A chave

A chave

Lá se iam mais de cinqüenta anos que dona Dita tinha a chave da sacristia da igreja. Da sacristia? Sim, porque a grande porta principal era fechada com um enorme ferrolho. Padres se alternavam, pessoas casavam, morriam, havia batismos, missa especial de Páscoa com a presença do bispo, Semana Santa. E dona Dita sempre ali, presente, colaborativa ao extremo e detentora da chave. Fora ela, somente o pároco a tinha.

A autonomia de abrir a igreja a qualquer hora foi lhe conferindo uma autoridade natural e máximo respeito pelas mulheres de meia idade, as de idade avançada, ou os jovens que tocavam na missa.

Na igreja, nada se fazia sem a sua palavra final. Mesmo os padres. Não houve um sequer que questionou o fato dela ter tanto poder. Isso se consolidou quando um jovem seminarista, um tanto distraído, perdeu a chave da sacristia. Como eram duas originais, uma se foi, a dela ficou.

– Dona Dita tem a outra chave – avisaram, logo depois de correr à sua casa.

Foi só um instante até se cobrir com o chale ocre de crochê, e lá se foi ela, com os quadris largos e andar pesado, mas ágil, muito segura de si, girar a chave da igreja. Naquele feriado haveria o primeiro dia da Novena, até que o chaveiro chegasse…
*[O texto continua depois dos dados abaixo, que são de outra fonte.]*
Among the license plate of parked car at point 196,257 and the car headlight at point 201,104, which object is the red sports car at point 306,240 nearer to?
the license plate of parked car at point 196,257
Nessa ocasião, uma cópia foi feita e entregue ao padre. Por que não se faria mais de uma cópia?

– Porque é como xerox, quando mais se reproduz menor a qualidade – justificava dona Dita que, com esse argumento, mantinha o poder exclusivo de detentora da segunda chave.
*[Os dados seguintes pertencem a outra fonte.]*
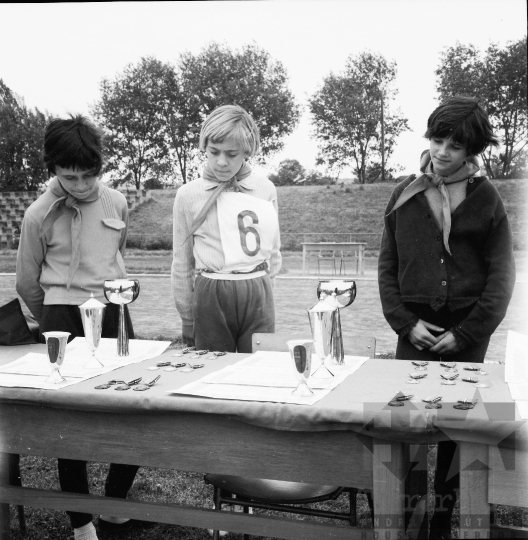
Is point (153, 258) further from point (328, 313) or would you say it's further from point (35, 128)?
point (328, 313)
Os anos avançavam e dona Dita dedicava-se mais a e mais à igreja. Não descansava nem mesmo aos domingos. Depois da missa da manhã, lá ia ela preparar algum prato salgado, um suflê, uma lasanha, ou um doce gostoso para mandar à casa paroquial. Era a única que o fazia. Não que as outras não desejassem, mas devido ao pacto de respeito à hierarquia, não ousavam agradar o padre com seus quitutes.

Um dia, véspera da festa do padroeiro, o altar de São Roque era o único que ainda não estava pronto. Faltava a toalha que dona Dita tinha se encarregado de tirar manchinhas que maculavam o bordado secular. Toalha lavada, engomada e cheirosa, iria à igreja acertar essa última pendência antes que as portas se abrissem aos fiéis.

Quando, no entanto, abriu a caixinha de madeira no altar do santo, nada do saquinho de veludo cord e vinho onde mantinha o objeto precioso.

Embora a caixinha fosse pequena, fez o gesto inútil de virá-la de ponta cabeça. Nada. Fez um esforço sobre humano para lembrar onde estaria a chave. Correu os bolsos das saias, as gavetas, vasculhou por toda a parte. Voltava aos mesmos lugares duas, três vezes.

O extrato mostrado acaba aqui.